• Selected text:
Hyphenated words or phrases with natural
hyphens split between lines may also pose difficulties, depending on
the specific authoring applications or PDF creators. When creating ‘Tagged PDFs’ (authored with Word2000 + PDFMaker 5 or
FrameMaker 7.0), the additional information stored in the PDF file
significantly improves Find/Search functionality. ‘Structured PDFs’
(as authored with Word98 + PDFMaker or FrameMaker 6.0) make no
difference with respect to text searches,
despite the extra structure information embedded in the PDF.

Find

SearchThe Find function (Edit > Find) does not require special preparations
on the part of the PDF producer, other than verifying that text is
interpreted correctly in Acrobat. Find locates the specified text
(word or phrase) in the currently open PDF file only (locally or in a
web browser); options include matching letter case and ‘whole word’.

Acrobat Find

In terms of speed, the Find function is rather slow, even with the fastest computers. (Try locating a phrase, which is present in one of
the last pages in a PDF file containing a few hundred pages, and you’ll see the status bar showing the page numbers rolling page by
page).

Search

SearchCompared to Find, the Search function (Edit > Search > Query) is much
more efficient. Search supports powerful text retrieval functions
such as looking for multiple words, together with logical operators
(And, Not, Or), with optional Proximity (locating multiple items only
if they are in approximately the same three-page zone, or a larger zone
if there is not much text per page), as well as word stemming,
‘sounds like’, thesaurus and wildcards options.

Acrobat Search

The Search function can also use PDF metadata, i.e. file-specific
DocInfo fields such as Title, Keywords, Author, Subject (and
optionally custom fields). When including these fields in the search
query, fields and their value range can either be typed directly, or
can be added to the Search dialog box (Preferences, Search, Include
in Query); custom fields can only be typed directly. It is possible
to search based on field values exclusive, or to combine phrases with
field values.

Search is cross-document and very fast compared to the Find function
— both factors are related to the mechanics of the Search function:
the PDF producer uses Acrobat Catalog in advance to prepare a
‘full-text search index’, listing all words in the document
collection being indexed. This ‘index’ (.pdx file pointing to a
folder structure with index-specific files) provides the Search
function with pointers to all occurrences of different words
(including text in vector graphics, if it is retained as text). When
the user searches for a word, it is the pre-prepared index that is
being searched, and not the document itself. When a word is found,
pointers to the locations in documents within the collection are displayed.
This means that the user in not searching within the current document, and
can search for a word without any documents being open.

Acrobat Search Index

With the Search function, the user must first select/activate the
index [shown above] to be used (Edit > Search > Select Indexes, or the Indexes
button in the Search dialog box). The PDF producer should assist, whenever
possible, by associating the index with PDFs in the document collection —
either with PDFs that are considered main entry points, or with all PDFs.
This way, end-users will automatically have the index activated without
having to select it manually. An exception to this is when the same PDFs are
distributed individually or placed on a site; Acrobat will display an error
message if the attached index is not present. (Acrobat Search requires the
index and all PDFs to be stored on a local or network drive, maintaining the
relative path present when the index was created. Search won’t work if the
index or PDF files are stored in a web site; there are, however, third-party
products that support PDF searches on the web).

• Source data:

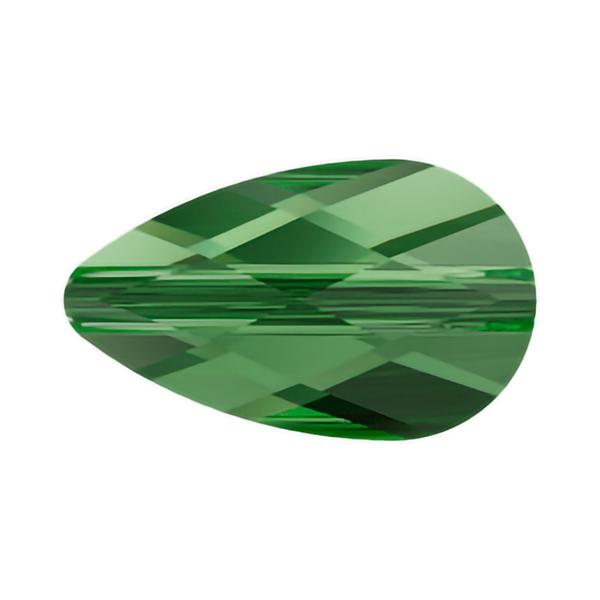 Swarovski Crystal Beads 5056 10 x 6 mm Dark Moss Green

• Complete the following:
- A) In the text on Acrobat's Find and Search functions, which tool does the PDF producer use in advance to prepare the full-text search index?
- B) Say whether each statement agrees with the text on Acrobat's Find and Search functions, quoting the words that decide it. (i) Find locates text only in the PDF file that is currently open. (ii) Structured PDFs improve text searches because of their extra structure information. (iii) Custom fields can be added to the Search dialog box.

• Responses to the exercise:
- A) Acrobat Catalog.

- B)
(i) Yes: "in the currently open PDF file only"
(ii) No: "make no difference with respect to text searches, despite the extra structure information embedded in the PDF"
(iii) No: "custom fields can only be typed directly"